The number of investment scams attempting to impersonate legitimate New Zealand businesses since the emergence of the COVID-19 pandemic has increased – with one in five Kiwis having been targeted by scammers, according to the Financial Markets Authority (FMA).
The FMA issued 61 warnings about investment scams from April 01 to November 05, a significant increase compared to only 40 warnings in the same period last year. Of the 61 warnings, 21 (or 34%) were impostor scams, where scammers unlawfully used the names and details of legitimate businesses to trick investors, such as fake websites or social media accounts.
Cryptocurrency was the most common type of investment scam, followed by investment software packages and seminars and shares. Men were significantly more likely to be approached by scammers than women (27% versus 18%), and one-third of those aged 70 or over have been approached.

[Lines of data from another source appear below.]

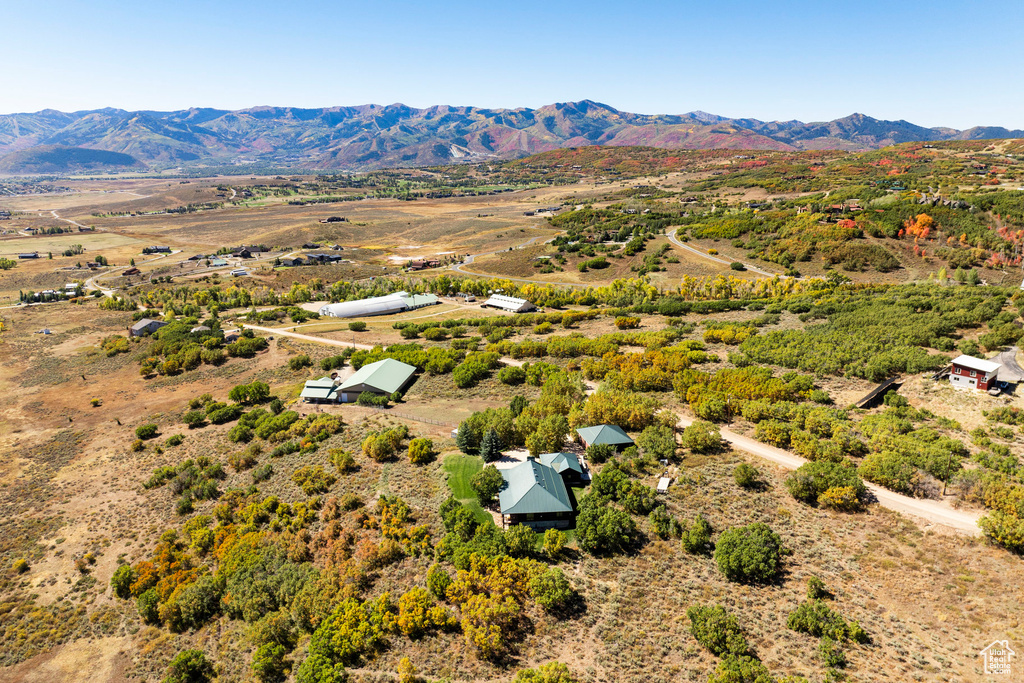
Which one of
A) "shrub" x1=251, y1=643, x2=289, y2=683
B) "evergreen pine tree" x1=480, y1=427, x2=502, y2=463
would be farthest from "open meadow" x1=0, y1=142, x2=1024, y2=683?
"evergreen pine tree" x1=480, y1=427, x2=502, y2=463

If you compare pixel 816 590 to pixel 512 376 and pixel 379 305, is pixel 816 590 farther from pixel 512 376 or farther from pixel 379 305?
pixel 379 305

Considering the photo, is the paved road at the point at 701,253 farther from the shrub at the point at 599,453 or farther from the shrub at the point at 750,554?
the shrub at the point at 750,554

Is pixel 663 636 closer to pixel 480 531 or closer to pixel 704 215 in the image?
pixel 480 531

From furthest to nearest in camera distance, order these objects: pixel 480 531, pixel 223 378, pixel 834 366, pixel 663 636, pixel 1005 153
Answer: pixel 1005 153 < pixel 223 378 < pixel 834 366 < pixel 480 531 < pixel 663 636

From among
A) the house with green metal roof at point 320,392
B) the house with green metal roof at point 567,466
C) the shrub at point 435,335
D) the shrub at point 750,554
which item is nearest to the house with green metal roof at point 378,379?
the house with green metal roof at point 320,392

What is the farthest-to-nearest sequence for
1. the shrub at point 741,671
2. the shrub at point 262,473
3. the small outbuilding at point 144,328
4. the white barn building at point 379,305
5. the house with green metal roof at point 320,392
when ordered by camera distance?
1. the white barn building at point 379,305
2. the small outbuilding at point 144,328
3. the house with green metal roof at point 320,392
4. the shrub at point 262,473
5. the shrub at point 741,671

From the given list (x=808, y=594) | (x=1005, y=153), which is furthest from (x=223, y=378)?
(x=1005, y=153)
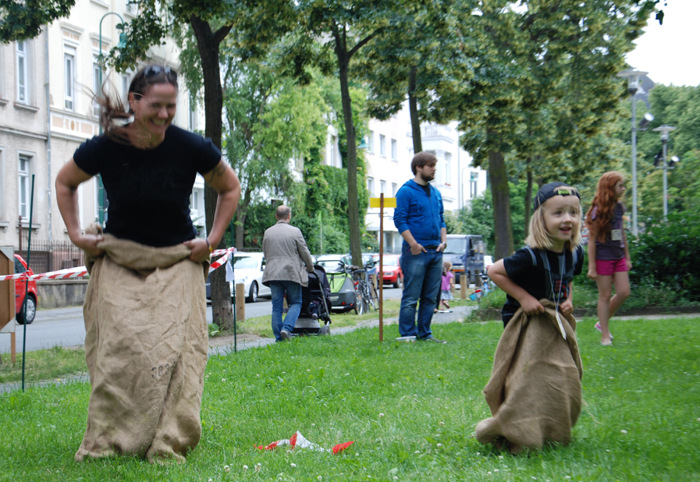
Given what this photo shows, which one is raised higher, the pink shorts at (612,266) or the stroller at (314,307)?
the pink shorts at (612,266)

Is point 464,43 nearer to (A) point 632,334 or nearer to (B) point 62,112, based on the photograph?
(A) point 632,334

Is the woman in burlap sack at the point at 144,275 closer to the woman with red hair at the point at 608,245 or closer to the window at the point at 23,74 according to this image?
the woman with red hair at the point at 608,245

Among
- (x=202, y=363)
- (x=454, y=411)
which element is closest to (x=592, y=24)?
(x=454, y=411)

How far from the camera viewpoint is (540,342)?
13.2 ft

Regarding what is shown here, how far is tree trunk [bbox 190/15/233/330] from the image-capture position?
1212 centimetres

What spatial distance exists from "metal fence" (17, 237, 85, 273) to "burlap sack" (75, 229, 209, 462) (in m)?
23.6

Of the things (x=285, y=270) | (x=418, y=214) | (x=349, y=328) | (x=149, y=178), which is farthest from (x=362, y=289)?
(x=149, y=178)

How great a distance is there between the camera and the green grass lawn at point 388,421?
12.2ft

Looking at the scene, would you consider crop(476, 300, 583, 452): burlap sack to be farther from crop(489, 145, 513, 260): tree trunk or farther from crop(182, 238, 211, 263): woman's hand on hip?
crop(489, 145, 513, 260): tree trunk

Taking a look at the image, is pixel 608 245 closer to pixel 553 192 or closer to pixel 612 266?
pixel 612 266

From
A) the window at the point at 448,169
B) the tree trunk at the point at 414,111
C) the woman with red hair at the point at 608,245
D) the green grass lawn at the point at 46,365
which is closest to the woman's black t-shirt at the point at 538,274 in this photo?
the woman with red hair at the point at 608,245

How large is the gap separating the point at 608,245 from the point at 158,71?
6.38 metres

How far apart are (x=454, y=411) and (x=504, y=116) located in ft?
53.5

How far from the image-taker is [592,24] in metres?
20.8
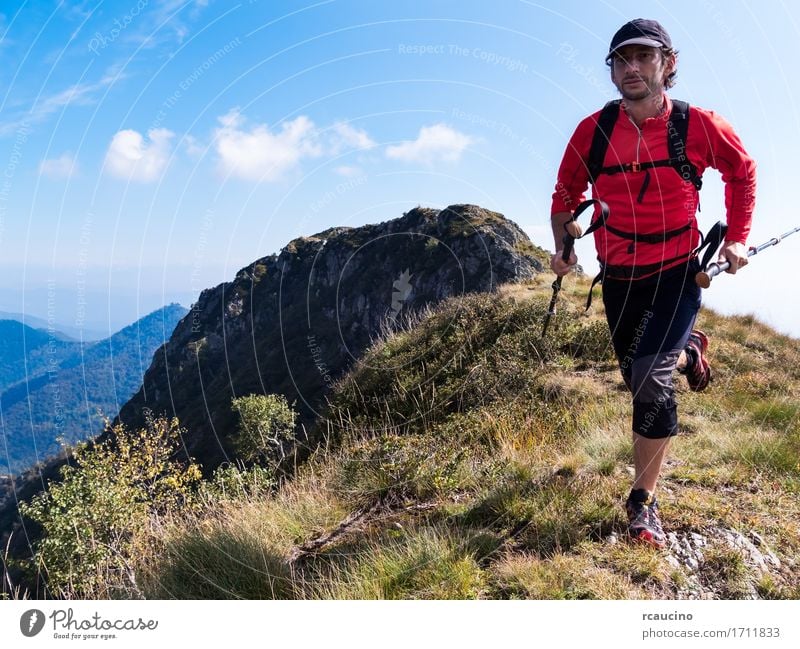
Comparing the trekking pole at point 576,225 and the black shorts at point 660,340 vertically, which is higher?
the trekking pole at point 576,225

The regulator is warning Kiwis to look out for red flags, such as overseas phone numbers or addresses being mixed up with New Zealand contact details or the website domain name not matching the content of the website. Other signs of investment scams include a promise of high returns and ambiguity about what is being offered.
“We’re constantly vigilant about the scams that are targeting New Zealanders, but it’s like cutting the head off a hydra – two more will pop up in its place. You can never stop or warn about them all, and they often operate outside our reach, especially overseas,” said FMA director of regulation Liam Mason (pictured).
“The best solution is for New Zealanders to be inherently sceptical of any investment opportunity that seems too good to be true and to do a bit of background research if there are any red flags.
“In the past, scammers have attempted to exploit New Zealand’s image as a well-regulated market, but these impostor scammers seem to be more sophisticated and that could be due to growth of online commerce due to COVID-19. There’s a lot of public information available regarding the registration of New Zealand businesses, which is important for our transparency, but scammers may try to exploit this.”